Exercise aim |
Update the entries below so that every occurrence of "monument pedestal" becomes "monument plinth", with nothing else altered. Leave the pictures out of your answer.

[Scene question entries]
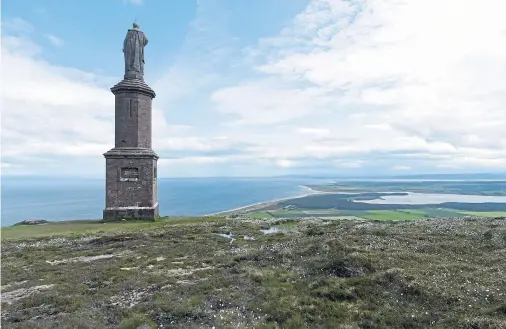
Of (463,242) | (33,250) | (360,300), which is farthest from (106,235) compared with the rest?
(463,242)

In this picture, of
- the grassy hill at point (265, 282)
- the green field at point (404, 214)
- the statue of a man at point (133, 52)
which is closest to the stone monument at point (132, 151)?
the statue of a man at point (133, 52)

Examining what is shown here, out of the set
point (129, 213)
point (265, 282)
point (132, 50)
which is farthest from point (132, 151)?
point (265, 282)

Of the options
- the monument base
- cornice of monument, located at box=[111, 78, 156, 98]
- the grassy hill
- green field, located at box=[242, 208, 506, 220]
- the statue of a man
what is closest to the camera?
the grassy hill

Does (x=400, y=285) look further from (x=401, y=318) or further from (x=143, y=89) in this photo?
(x=143, y=89)

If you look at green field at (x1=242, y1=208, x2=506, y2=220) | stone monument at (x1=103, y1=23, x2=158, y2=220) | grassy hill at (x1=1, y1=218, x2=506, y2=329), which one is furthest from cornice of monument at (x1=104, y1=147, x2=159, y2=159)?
green field at (x1=242, y1=208, x2=506, y2=220)

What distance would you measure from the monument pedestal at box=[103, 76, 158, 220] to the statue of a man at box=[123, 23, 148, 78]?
4.20 feet

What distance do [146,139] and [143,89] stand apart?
533 cm

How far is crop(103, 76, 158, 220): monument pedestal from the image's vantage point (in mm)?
32938

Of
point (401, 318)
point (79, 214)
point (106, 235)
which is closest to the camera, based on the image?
point (401, 318)

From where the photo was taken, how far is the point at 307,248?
1794cm

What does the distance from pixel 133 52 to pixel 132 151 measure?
37.0 ft

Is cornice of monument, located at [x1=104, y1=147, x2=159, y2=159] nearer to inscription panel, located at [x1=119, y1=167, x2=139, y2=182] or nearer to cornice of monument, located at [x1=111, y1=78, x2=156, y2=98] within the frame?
inscription panel, located at [x1=119, y1=167, x2=139, y2=182]

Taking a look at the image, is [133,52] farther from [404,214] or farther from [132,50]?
[404,214]

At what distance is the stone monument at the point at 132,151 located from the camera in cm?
3297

Result of the task |
Of (463,242) | (33,250) | (360,300), which is farthest from (106,235) compared with the rest?
(463,242)

In this picture, of
- the grassy hill at point (265, 282)
- the green field at point (404, 214)
- the statue of a man at point (133, 52)
which is closest to the stone monument at point (132, 151)?
the statue of a man at point (133, 52)

Examining what is shown here, out of the set
point (129, 213)
point (265, 282)
point (132, 50)
which is farthest from point (132, 151)?
point (265, 282)

Of the options
- the monument base
- cornice of monument, located at box=[111, 78, 156, 98]
- the grassy hill
- green field, located at box=[242, 208, 506, 220]
- the statue of a man
what is closest to the camera?
the grassy hill

Does (x=400, y=285) look further from (x=401, y=318) or further from (x=143, y=89) in this photo?
(x=143, y=89)

If you look at green field at (x1=242, y1=208, x2=506, y2=220) | stone monument at (x1=103, y1=23, x2=158, y2=220) | grassy hill at (x1=1, y1=218, x2=506, y2=329), which one is furthest from cornice of monument at (x1=104, y1=147, x2=159, y2=159)?
green field at (x1=242, y1=208, x2=506, y2=220)

What distance would you measure from the monument plinth at box=[103, 76, 158, 220] to the statue of a man at box=[123, 23, 148, 78]?
4.20 feet

What distance do [146,139] and [143,89] stand apart?
533 cm

How far is crop(103, 76, 158, 220): monument plinth from the image's vantage point (in mm)?
32938

Of
point (401, 318)
point (79, 214)
point (106, 235)
which is closest to the camera, based on the image?
point (401, 318)

From where the photo was taken, how far is the point at 307,248?
1794cm

What does the distance from pixel 133 52 to pixel 132 151 measure?
37.0 ft

Is cornice of monument, located at [x1=104, y1=147, x2=159, y2=159] nearer to inscription panel, located at [x1=119, y1=167, x2=139, y2=182] or nearer to cornice of monument, located at [x1=111, y1=78, x2=156, y2=98] within the frame?
inscription panel, located at [x1=119, y1=167, x2=139, y2=182]

Taking a look at the image, is [133,52] farther from [404,214] or farther from [132,50]?
[404,214]

At what distance is the stone monument at the point at 132,151 located from the camera in cm?
3297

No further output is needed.